**Set exercise:**
Write out every line of the material below word for word, omitting the pictures.

Dataset excerpt

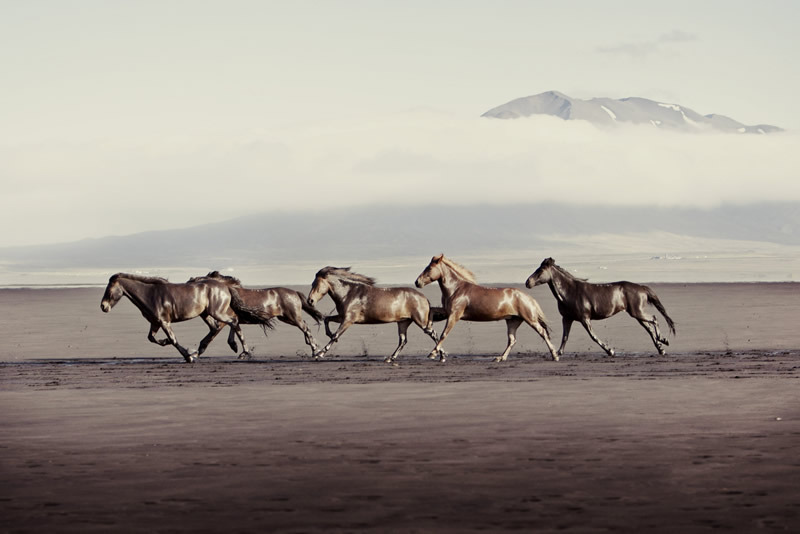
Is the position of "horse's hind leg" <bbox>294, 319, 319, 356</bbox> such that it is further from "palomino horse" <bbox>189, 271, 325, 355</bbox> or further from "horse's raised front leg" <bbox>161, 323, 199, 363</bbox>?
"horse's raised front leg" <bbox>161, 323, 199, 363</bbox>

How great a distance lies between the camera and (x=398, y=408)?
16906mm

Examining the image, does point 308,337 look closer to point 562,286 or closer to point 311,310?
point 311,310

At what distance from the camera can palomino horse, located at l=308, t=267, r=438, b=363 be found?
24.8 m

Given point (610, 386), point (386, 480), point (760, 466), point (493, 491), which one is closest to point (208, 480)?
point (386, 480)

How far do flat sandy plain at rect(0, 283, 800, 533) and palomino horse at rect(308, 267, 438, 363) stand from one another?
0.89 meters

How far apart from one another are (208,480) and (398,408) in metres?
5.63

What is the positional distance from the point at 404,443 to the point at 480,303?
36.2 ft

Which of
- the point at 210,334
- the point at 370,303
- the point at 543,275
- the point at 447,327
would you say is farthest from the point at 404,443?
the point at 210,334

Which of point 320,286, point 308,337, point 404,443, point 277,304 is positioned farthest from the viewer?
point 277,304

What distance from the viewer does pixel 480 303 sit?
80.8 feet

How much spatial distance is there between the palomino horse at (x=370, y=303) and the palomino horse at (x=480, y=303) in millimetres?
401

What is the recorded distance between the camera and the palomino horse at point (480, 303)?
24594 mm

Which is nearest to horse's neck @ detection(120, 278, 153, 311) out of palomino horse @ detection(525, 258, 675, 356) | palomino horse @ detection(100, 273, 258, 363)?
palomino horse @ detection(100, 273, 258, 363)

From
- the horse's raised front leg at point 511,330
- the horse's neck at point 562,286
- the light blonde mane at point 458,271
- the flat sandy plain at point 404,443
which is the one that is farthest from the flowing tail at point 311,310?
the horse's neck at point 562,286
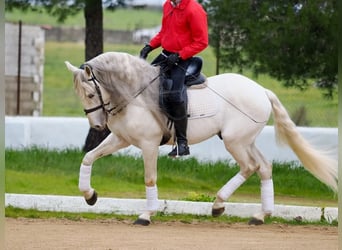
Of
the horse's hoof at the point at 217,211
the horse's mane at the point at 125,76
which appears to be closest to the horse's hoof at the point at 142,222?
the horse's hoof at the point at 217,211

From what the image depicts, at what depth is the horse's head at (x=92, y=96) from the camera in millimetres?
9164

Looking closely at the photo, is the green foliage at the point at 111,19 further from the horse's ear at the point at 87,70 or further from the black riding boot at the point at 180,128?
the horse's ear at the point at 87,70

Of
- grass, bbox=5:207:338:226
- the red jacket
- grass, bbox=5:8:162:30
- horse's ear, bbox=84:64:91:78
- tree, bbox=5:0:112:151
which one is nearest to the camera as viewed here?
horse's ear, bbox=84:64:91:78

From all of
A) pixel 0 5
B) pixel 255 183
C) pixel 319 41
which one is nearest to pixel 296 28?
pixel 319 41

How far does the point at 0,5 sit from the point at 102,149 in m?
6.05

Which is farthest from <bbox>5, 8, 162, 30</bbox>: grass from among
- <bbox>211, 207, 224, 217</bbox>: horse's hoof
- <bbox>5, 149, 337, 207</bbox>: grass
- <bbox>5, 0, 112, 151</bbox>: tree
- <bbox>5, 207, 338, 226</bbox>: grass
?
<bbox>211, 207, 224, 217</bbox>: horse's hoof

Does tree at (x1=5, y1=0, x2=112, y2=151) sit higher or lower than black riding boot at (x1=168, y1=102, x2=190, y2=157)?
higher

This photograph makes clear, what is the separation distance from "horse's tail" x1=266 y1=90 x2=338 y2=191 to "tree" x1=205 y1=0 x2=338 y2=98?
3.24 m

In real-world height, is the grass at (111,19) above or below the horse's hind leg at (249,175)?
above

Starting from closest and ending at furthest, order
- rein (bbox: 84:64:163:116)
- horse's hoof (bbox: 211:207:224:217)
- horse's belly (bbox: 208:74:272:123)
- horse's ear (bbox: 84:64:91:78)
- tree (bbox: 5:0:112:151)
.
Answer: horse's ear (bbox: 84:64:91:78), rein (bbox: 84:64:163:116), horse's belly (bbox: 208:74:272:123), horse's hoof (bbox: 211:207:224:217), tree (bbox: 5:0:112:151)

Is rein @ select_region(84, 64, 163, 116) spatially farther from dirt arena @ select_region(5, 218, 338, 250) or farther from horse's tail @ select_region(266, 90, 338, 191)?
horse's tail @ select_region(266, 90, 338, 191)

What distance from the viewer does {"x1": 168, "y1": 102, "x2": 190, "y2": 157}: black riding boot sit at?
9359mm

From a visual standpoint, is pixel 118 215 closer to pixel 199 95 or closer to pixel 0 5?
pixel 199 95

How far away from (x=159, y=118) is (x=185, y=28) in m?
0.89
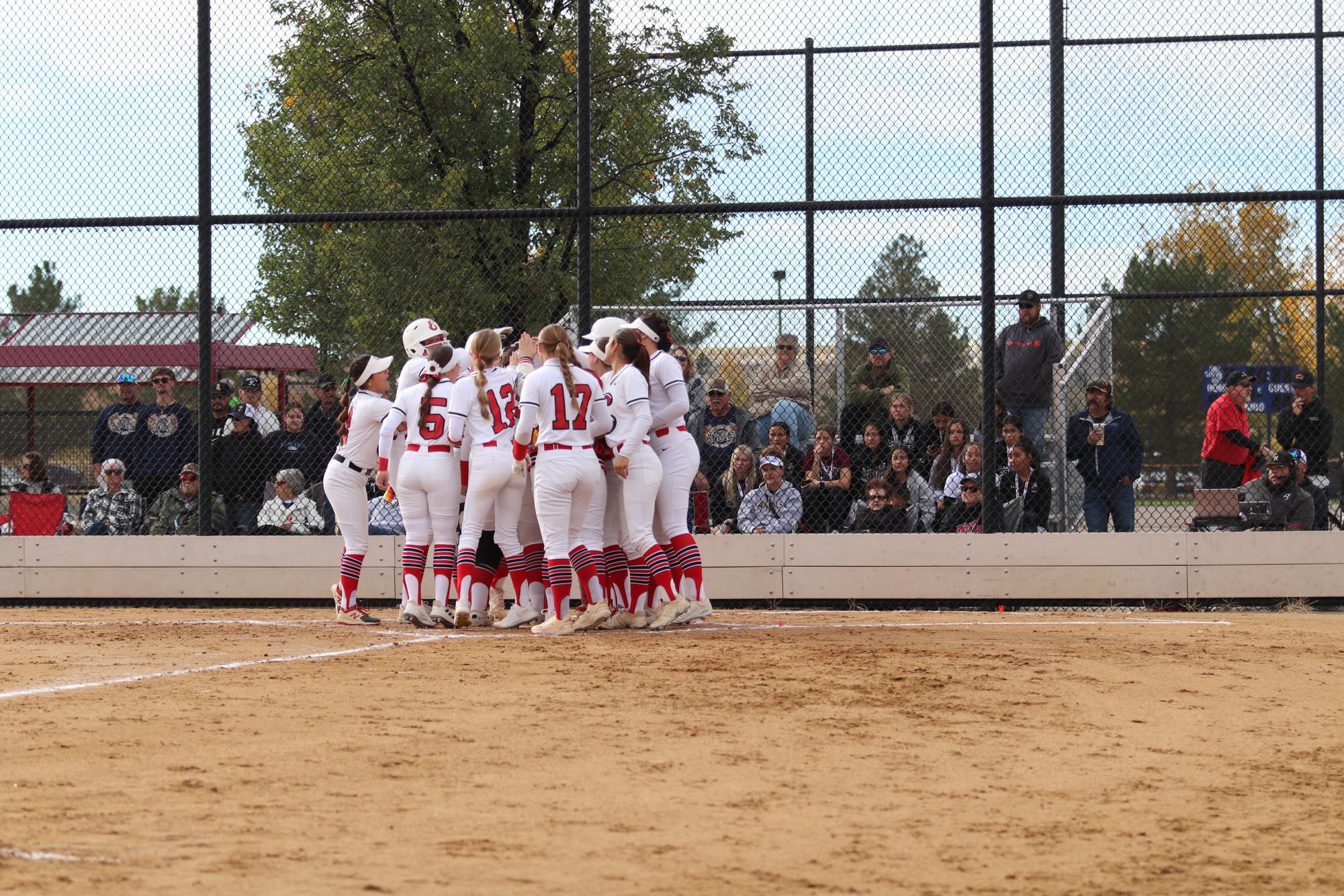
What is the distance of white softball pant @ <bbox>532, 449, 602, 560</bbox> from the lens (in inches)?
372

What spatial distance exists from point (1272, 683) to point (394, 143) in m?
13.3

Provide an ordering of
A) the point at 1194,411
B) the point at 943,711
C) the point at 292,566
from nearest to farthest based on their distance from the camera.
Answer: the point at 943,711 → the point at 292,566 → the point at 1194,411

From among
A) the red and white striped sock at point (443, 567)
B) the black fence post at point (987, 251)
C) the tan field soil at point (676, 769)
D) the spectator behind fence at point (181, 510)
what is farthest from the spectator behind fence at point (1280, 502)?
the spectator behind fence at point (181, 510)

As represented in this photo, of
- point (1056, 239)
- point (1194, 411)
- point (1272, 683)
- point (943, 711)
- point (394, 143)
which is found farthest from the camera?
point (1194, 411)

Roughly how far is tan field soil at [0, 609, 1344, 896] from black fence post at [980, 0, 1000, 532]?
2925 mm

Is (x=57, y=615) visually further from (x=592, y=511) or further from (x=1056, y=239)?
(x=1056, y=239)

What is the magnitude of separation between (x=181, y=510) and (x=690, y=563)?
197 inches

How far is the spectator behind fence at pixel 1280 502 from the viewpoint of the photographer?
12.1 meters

**Completed exercise:**
Is the position of "horse's hind leg" <bbox>294, 319, 319, 356</bbox> such that it is further from "palomino horse" <bbox>189, 271, 325, 355</bbox> or further from "horse's raised front leg" <bbox>161, 323, 199, 363</bbox>?
"horse's raised front leg" <bbox>161, 323, 199, 363</bbox>

How great a distance lies between the camera and (x=398, y=408)?
16906mm

Examining the image, does point 308,337 look closer to point 562,286 or closer to point 311,310?
point 311,310

At what distance from the camera can palomino horse, located at l=308, t=267, r=438, b=363 be found?
24.8 m

Given point (610, 386), point (386, 480), point (760, 466), point (493, 491), which one is closest to point (208, 480)?
point (386, 480)

How far do flat sandy plain at rect(0, 283, 800, 533) and palomino horse at rect(308, 267, 438, 363) stand from one another?
0.89 meters

How far apart from one another are (208,480) and (398,408) in metres?
5.63

What is the positional distance from the point at 404,443 to the point at 480,303?
36.2 ft

Which of
- the point at 210,334
- the point at 370,303
- the point at 543,275
- the point at 447,327
would you say is farthest from the point at 404,443?
the point at 210,334

Which of point 320,286, point 308,337, point 404,443, point 277,304 is positioned farthest from the viewer?
point 277,304

What distance from the viewer does pixel 480 303 sit?
80.8 feet

How much spatial distance is there between the palomino horse at (x=370, y=303) and the palomino horse at (x=480, y=303) in millimetres?
401

What is the recorded distance between the camera and the palomino horse at point (480, 303)?
24594 mm

Which is nearest to horse's neck @ detection(120, 278, 153, 311) out of palomino horse @ detection(525, 258, 675, 356) | palomino horse @ detection(100, 273, 258, 363)?
palomino horse @ detection(100, 273, 258, 363)

From
- the horse's raised front leg at point 511,330
- the horse's neck at point 562,286
- the light blonde mane at point 458,271
- the flat sandy plain at point 404,443
which is the one that is farthest from the flowing tail at point 311,310?
the horse's neck at point 562,286
Of
the horse's hoof at the point at 217,211
the horse's mane at the point at 125,76
which appears to be closest to the horse's hoof at the point at 142,222?
the horse's hoof at the point at 217,211

From what the image depicts, at what depth is the horse's head at (x=92, y=96) from the camera in millimetres?
9164

Looking closely at the photo, is the green foliage at the point at 111,19 further from the horse's ear at the point at 87,70 or further from the black riding boot at the point at 180,128?
the horse's ear at the point at 87,70

Of
- grass, bbox=5:207:338:226
- the red jacket
- grass, bbox=5:8:162:30
- horse's ear, bbox=84:64:91:78
- tree, bbox=5:0:112:151
which one is nearest to the camera as viewed here?
horse's ear, bbox=84:64:91:78

From all of
A) pixel 0 5
B) pixel 255 183
C) pixel 319 41
which one is nearest to pixel 296 28?
pixel 319 41

How far does the point at 0,5 sit from the point at 102,149 in m?
6.05

Which is farthest from <bbox>5, 8, 162, 30</bbox>: grass from among
- <bbox>211, 207, 224, 217</bbox>: horse's hoof
- <bbox>5, 149, 337, 207</bbox>: grass
- <bbox>5, 0, 112, 151</bbox>: tree
- <bbox>5, 207, 338, 226</bbox>: grass
?
<bbox>211, 207, 224, 217</bbox>: horse's hoof

Does tree at (x1=5, y1=0, x2=112, y2=151) sit higher or lower than black riding boot at (x1=168, y1=102, x2=190, y2=157)?
higher

This photograph makes clear, what is the separation distance from "horse's tail" x1=266 y1=90 x2=338 y2=191 to "tree" x1=205 y1=0 x2=338 y2=98?
3.24 m

In real-world height, is the grass at (111,19) above or below the horse's hind leg at (249,175)?
above

Starting from closest and ending at furthest, order
- rein (bbox: 84:64:163:116)
- horse's hoof (bbox: 211:207:224:217)
- horse's belly (bbox: 208:74:272:123)
- horse's ear (bbox: 84:64:91:78)
- tree (bbox: 5:0:112:151)
.
Answer: horse's ear (bbox: 84:64:91:78), rein (bbox: 84:64:163:116), horse's belly (bbox: 208:74:272:123), horse's hoof (bbox: 211:207:224:217), tree (bbox: 5:0:112:151)

Is rein @ select_region(84, 64, 163, 116) spatially farther from dirt arena @ select_region(5, 218, 338, 250) or farther from horse's tail @ select_region(266, 90, 338, 191)?
horse's tail @ select_region(266, 90, 338, 191)

What distance from the viewer does {"x1": 168, "y1": 102, "x2": 190, "y2": 157}: black riding boot sit at?
9359mm

From a visual standpoint, is pixel 118 215 closer to pixel 199 95 or closer to pixel 0 5?
pixel 199 95

How far away from (x=159, y=118) is (x=185, y=28) in m?
0.89
What is the distance of white softball pant @ <bbox>532, 449, 602, 560</bbox> from the lens (in inches)?
372

What spatial distance exists from point (1272, 683) to point (394, 143) in m?
13.3

Provide an ordering of
A) the point at 1194,411
B) the point at 943,711
C) the point at 292,566
from nearest to farthest based on their distance from the camera.
Answer: the point at 943,711 → the point at 292,566 → the point at 1194,411

From among
A) the red and white striped sock at point (443, 567)
B) the black fence post at point (987, 251)
C) the tan field soil at point (676, 769)
D) the spectator behind fence at point (181, 510)
what is farthest from the spectator behind fence at point (1280, 502)?
the spectator behind fence at point (181, 510)

As represented in this photo, of
- point (1056, 239)
- point (1194, 411)
- point (1272, 683)
- point (943, 711)
- point (394, 143)
which is found farthest from the camera?
point (1194, 411)

Roughly how far is tan field soil at [0, 609, 1344, 896] from black fence post at [980, 0, 1000, 532]?
2925 mm

Is (x=57, y=615) visually further from (x=592, y=511) or further from (x=1056, y=239)?
(x=1056, y=239)

What is the magnitude of separation between (x=181, y=510) and (x=690, y=563)?
197 inches

How far is the spectator behind fence at pixel 1280 502 from the viewpoint of the photographer?
12.1 meters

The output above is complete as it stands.